Of course Wednesday is the big day... It's goodbye Uterus day. Let's have a party- or at least a drink. The doc says I could be out of the hospital as soon as Thursday night- but she won't let me out until she is sure I can hike the never ending staircase to my fourth story house without my pelvic floor falling through. So hopefully by Friday, I should be getting doped up on Percocet in the privacy of my own home. (Hopefully)

I am sad, and scared, and restless, and exhausted. I have this big fucking cry locked inside, and for some reason I can't get it to come out... it's like emotional constipation. I get as far as that horrible painful lump in my throat, then gets stuck. Is it possible to hurt too much to cry- and just shut down?

My life sucks ass.... Holy shit- I hope I didn't depress you too much. Jesus Christ!! Somebody tell a joke or something!

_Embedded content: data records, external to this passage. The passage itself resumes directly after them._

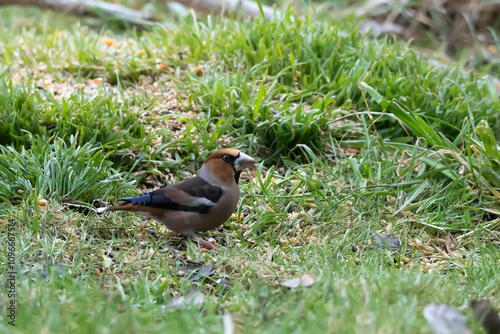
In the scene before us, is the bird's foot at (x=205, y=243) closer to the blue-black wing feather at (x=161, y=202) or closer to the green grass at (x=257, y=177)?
the green grass at (x=257, y=177)

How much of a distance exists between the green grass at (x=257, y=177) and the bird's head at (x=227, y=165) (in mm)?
403

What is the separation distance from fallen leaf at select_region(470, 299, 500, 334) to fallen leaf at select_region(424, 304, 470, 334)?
0.09 m

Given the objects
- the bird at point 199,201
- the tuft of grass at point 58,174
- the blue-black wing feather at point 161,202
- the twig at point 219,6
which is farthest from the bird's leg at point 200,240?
the twig at point 219,6

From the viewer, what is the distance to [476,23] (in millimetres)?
8234

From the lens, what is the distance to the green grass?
234 centimetres

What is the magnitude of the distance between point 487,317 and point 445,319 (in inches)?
8.3

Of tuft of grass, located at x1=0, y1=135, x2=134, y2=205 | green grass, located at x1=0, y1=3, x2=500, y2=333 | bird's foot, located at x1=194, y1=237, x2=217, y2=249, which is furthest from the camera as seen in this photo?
tuft of grass, located at x1=0, y1=135, x2=134, y2=205

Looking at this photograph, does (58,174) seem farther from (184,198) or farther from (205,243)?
(205,243)

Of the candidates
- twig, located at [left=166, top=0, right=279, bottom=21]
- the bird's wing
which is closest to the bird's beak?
the bird's wing

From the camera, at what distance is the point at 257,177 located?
3.86 metres

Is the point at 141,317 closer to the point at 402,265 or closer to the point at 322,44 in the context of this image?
the point at 402,265

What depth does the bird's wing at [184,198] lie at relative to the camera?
10.5 ft

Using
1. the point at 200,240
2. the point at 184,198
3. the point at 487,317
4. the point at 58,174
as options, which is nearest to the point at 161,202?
the point at 184,198

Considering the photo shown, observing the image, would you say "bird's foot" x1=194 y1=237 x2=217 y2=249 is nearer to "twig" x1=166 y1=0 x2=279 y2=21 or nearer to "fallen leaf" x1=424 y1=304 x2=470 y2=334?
"fallen leaf" x1=424 y1=304 x2=470 y2=334
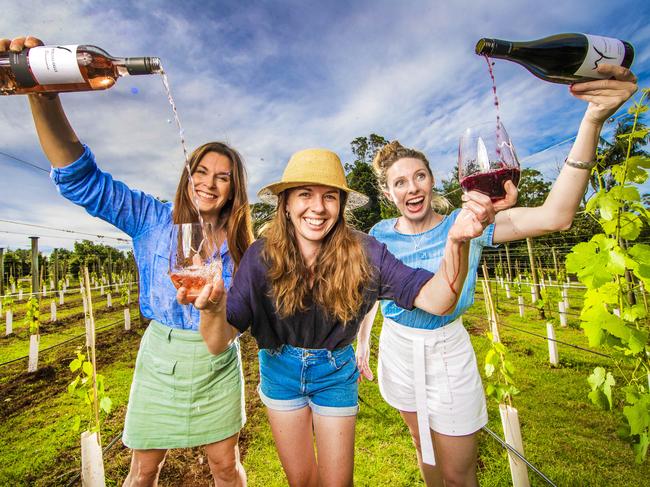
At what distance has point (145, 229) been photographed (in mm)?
2066

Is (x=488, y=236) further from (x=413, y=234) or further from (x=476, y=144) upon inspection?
(x=476, y=144)

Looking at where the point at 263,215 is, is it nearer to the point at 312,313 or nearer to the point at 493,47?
the point at 312,313

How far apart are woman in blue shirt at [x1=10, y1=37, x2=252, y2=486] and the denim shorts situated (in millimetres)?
408

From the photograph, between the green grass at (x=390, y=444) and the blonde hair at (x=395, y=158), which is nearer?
the blonde hair at (x=395, y=158)

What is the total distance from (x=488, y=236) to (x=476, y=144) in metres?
0.90

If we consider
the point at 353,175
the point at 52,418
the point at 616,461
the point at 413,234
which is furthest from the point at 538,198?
the point at 52,418

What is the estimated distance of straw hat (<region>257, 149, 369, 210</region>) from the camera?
72.2 inches

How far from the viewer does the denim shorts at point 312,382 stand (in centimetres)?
183

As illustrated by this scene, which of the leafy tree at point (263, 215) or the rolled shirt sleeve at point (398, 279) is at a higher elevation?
the leafy tree at point (263, 215)

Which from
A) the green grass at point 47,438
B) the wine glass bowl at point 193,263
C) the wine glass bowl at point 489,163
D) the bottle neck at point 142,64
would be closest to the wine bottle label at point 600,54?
the wine glass bowl at point 489,163

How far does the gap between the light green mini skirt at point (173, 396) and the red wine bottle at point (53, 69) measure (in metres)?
1.35

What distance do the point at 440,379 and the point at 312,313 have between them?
2.99 feet

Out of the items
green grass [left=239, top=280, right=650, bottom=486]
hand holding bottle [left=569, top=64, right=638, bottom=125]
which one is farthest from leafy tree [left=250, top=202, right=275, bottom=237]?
green grass [left=239, top=280, right=650, bottom=486]

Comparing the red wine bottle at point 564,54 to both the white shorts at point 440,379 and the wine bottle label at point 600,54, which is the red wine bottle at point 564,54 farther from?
the white shorts at point 440,379
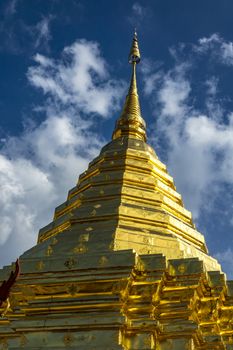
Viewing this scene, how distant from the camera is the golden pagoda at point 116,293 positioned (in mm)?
9508

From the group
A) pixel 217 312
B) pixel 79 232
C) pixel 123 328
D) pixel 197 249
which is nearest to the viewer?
pixel 123 328

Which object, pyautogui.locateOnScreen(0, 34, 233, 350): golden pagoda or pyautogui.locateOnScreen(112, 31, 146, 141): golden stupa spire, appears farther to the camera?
pyautogui.locateOnScreen(112, 31, 146, 141): golden stupa spire

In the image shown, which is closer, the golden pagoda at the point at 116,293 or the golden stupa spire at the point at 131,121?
the golden pagoda at the point at 116,293

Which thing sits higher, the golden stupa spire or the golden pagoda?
the golden stupa spire

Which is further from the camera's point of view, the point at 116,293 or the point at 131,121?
the point at 131,121

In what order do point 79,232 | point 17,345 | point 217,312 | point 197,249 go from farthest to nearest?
point 197,249, point 79,232, point 217,312, point 17,345

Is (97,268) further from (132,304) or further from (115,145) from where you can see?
(115,145)

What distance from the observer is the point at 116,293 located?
9.80 m

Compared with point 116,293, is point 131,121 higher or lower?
higher

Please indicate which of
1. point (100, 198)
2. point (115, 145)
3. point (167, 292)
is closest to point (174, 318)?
point (167, 292)

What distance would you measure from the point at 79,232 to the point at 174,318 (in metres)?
2.88

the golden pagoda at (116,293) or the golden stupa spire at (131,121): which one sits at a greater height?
the golden stupa spire at (131,121)

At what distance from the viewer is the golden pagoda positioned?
374 inches

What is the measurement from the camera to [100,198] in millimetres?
13078
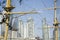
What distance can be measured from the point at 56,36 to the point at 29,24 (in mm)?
3524

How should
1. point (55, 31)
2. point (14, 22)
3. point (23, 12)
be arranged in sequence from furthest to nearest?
1. point (55, 31)
2. point (14, 22)
3. point (23, 12)

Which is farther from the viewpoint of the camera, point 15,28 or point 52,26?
point 52,26

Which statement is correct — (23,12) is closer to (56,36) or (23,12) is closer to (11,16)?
(11,16)

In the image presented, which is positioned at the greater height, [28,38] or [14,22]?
[14,22]

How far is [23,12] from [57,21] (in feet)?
35.7

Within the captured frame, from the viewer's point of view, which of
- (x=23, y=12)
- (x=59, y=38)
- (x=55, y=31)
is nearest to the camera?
(x=23, y=12)

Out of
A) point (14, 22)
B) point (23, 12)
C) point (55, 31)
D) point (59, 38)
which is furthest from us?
point (55, 31)

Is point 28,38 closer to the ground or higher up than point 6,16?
closer to the ground

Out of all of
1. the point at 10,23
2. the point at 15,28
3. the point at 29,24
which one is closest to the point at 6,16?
the point at 10,23

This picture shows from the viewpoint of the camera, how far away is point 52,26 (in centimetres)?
2867

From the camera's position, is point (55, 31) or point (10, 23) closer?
point (10, 23)

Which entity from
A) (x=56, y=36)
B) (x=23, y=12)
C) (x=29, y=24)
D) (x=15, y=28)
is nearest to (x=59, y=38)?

Posted by TheFreud at October 6, 2006 6:06 PM

Comments

Afraid I don't do jokes, can never remember them or I forget the tag line. So I'll just wish you well. I'd give you a hug as well if you weren't married! Take care - Mike.

Posted by: Mike at October 6, 2006 6:37 PM

NO MORE PERIODS!!! YAY!!! I hope that will cheer u up a little.

Posted by: Robin at October 7, 2006 12:39 AM

Just Tell Kevin when he brings you home from the Hospital to go upstairs and put on his Halo armor then come back down and carry you up the stairs. Shouldn't be a problem if he practices his Super Jumps (off the balcony), haa haa

Love ya,
Dad

Posted by: Dad at October 9, 2006 3:40 AM

Now that was funny!!!!! :))) Good job Dad!!

Posted by: Mom at October 11, 2006 4:23 PM

I am SO sorry that I haven't been here to support you.